## [取り組む課題]
**1.** 回転玩具の文書について、次の各文が本文と合うかを「はい」か「いいえ」で答え、根拠となる本文の語句をそのまま引く。(a) 電池を使うと玩具側が重くなると書かれている。(b) 図1(a)は回転玩具の上面図である。(c) 回転する玩具は広範な年齢層に愛用されているとされる。
**2.** 回転玩具の文書を、最後の文の後から書き進める。

説明

回転玩具

【課題】導体パターンや接触子を用いた機械的接触から、電磁誘導作用を用いて電力供給することにより、無接点で安全な回転玩具を供給することを目的とする。
【解決手段】モータMを備えた回転玩具において、そのモータに電力を供給する送電部10と電力を受電する受電部20を備え、非接触で電力送受電してなることを特徴とする。
また、モータMに電力を供給する送電コイルL1と送電回路を備えた送電部20と電力を受電する受電コイルL2と共振整流平滑回路である共振コンデンサと整流平滑回路とを備えた受電部20とを備え、送電コイルL1および受電コイルL2を回転軸部2に設け、非接触で電力送受電してなることを特徴とする。

【発明の詳細な説明】
【技術分野】
【0001】
本発明は、回転する玩具に無接点で電力を供給する回転玩具に関する。
【背景技術】
【0002】
回転する玩具としてプラスチックモデル等の飛行機や自動車の玩具が多種多様のものが市場に提供されていて広範な年齢層の人に広く愛用されている。しかしながら、これらの玩具の電源供給源は一般家庭用電源(AC100V)や一般家庭用電源でで充電した充電用二次電池を用いてモーター等を動かして走行させるか、又は、プロペラを回転させて動かしている。また、無接点で電力を供給する方法としては充電用二次電池を充電する特許文献1が公開されている。しかし、充電用二次電池または乾電池を用いた場合、使用時間が短く、交換しなければならないという煩わしさが常にある。さらに、玩具側はその分重くなる。そこで、充電用二次電池または乾電池を用いないで一般家庭用電源を用いた回転玩具が好まれる。一般家庭用電源を用いて、交流を直流に変換しその出力を導体パターンと接触子とを組み合わせたものを図1に示す。
【0003】
図1は自動車を模型とした玩具の回転玩具を示す。図1(a)は回転玩具の正面図であり、図1(b)は回転玩具の上面図を示す。

## [収集資料]
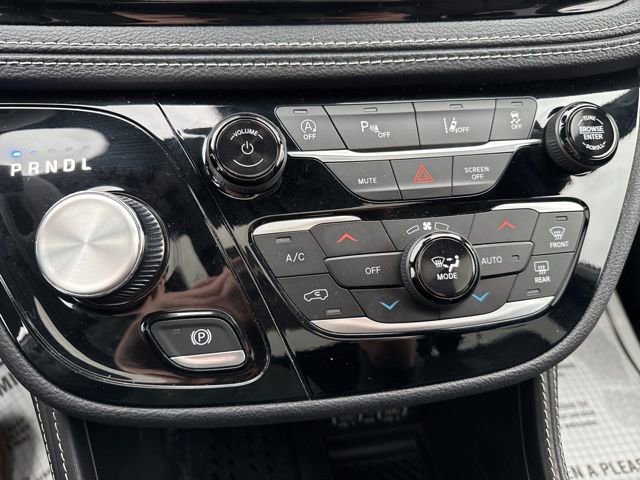 Used 2025 Chrysler Pacifica Limited FWD image 26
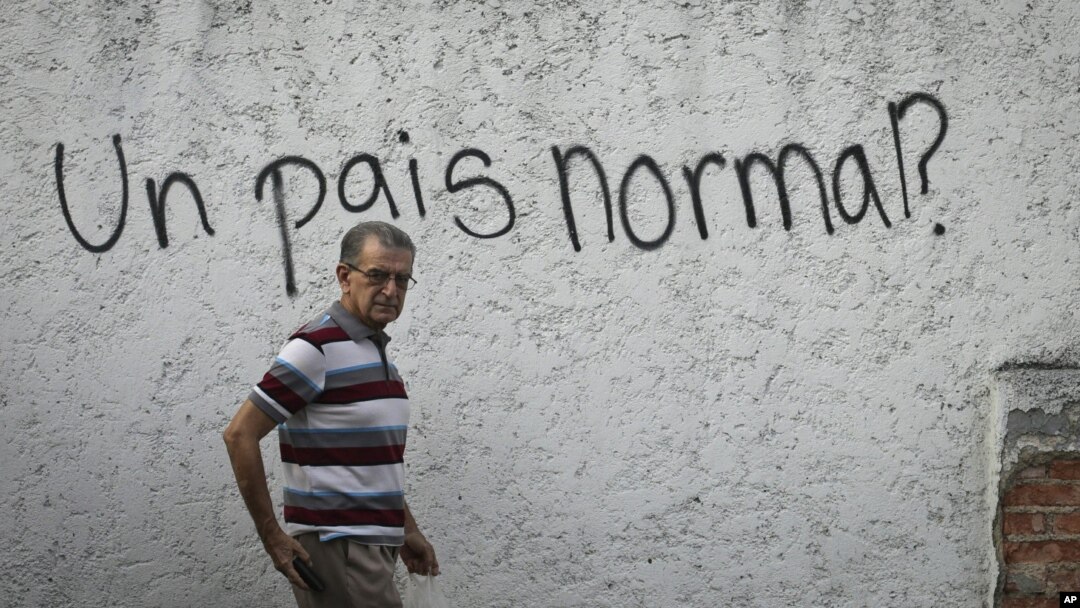 Un grafiti con la pregunta "¿Un país normal?" cubre una pared en el barrio de clase media de Alta Florida en Caracas, Venezuela, el 15 de abril de 2019.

## [解答]
**1.**
(a) はい。「さらに、玩具側はその分重くなる。」
(b) いいえ。「図1(a)は回転玩具の正面図であり」
(c) はい。「広範な年齢層の人に広く愛用されている」

**2.**
図1に示すように、家庭用AC電原を直流に変換すると共にモータが必要とする電圧に変換する電源部を内蔵したテーブル4と、電源部からの電気を回転軸部2で受け、玩具3に内蔵したモーターにより車輪を動かして回転軸部2を中心に回転させる。また、玩具の内部にはモータだけでなく光や音を発する機構を内蔵させることにより、回転しながら光や音を楽しむことができる。
【0004】
図2は回転玩具の玩具3に搭載されたモーターに電気を供給する軸受け部2を示す。図2(a)は接点部の上面図であり、図2(b)は接点部の断面図を示す。
図2より、導体パターン8と接触子9との関係は、回転が可能なように回転軸2aを中心にリング上の2本の導体パテーン8、8(+電極あるいはー電極)が設けられており、2つの導体パターン8、8の表面を2つ接触子9、9が接触することにより回転しながら電気を伝導する。
【0005】
【特許文献1】特開平9−121481号公報
【発明の開示】
【発明が解決しようとする課題】
【0006】
ところが、導体パターンと接触子との電気的接続では、接点における導体パターンおよび接触子の摩耗、金属酸化、あるいは、ゴミや油の付着による接触不完全となることがある。また、接触部の接触不完全は摩擦による異常な発熱を生じる問題がある。
【0007】
こうした問題点を解決するために、本発明は、導体パターンや接触子を用いた機械的接触から、電磁誘導作用を用いて電力供給することにより、無接点で安全な回転玩具を供給することを目的とする。
【課題を解決するための手段】
【0008】
本発明に係る回転玩具は、モータを備えた回転玩具において、そのモータに電力を供給する送電部と電力を受電する受電部を備え、非接触で電力送受電してなることを特徴とする。また、モータに電力を供給する送電コイルと送電回路を備えた送電部と電力を受電する受電コイルと共振整流平滑回路である共振コンデンサと整流平滑回路とを備えた受電部とを備え、送電コイルおよび受電コイルを回転軸部に設け、非接触で電力送受電してなることを特徴とする。
【0009】
そして、前記送電コイルおよび前記受電コイルのいずれか一方もしくは両方に空心コイルを用い、前記回転軸部はその先端部を支点として回転させたことを特徴とする。
さらにまた、前記送電コイルおよび前記受電コイルに空心コイルを用い、前記回転軸部はその先端部を軸受けガイド孔に挿入し回転させたことを特徴とする。
【発明の効果】
【0010】
本発明に係る回転玩具によると、送電コイルおよび受電コイルの電磁誘導作用を用いて電力供給することにより、無接点で安全な回転玩具を供給することができる。
【発明を実施するための最良の形態】
【0011】
図3から図9を用いて本発明の回転玩具について詳細に説明する。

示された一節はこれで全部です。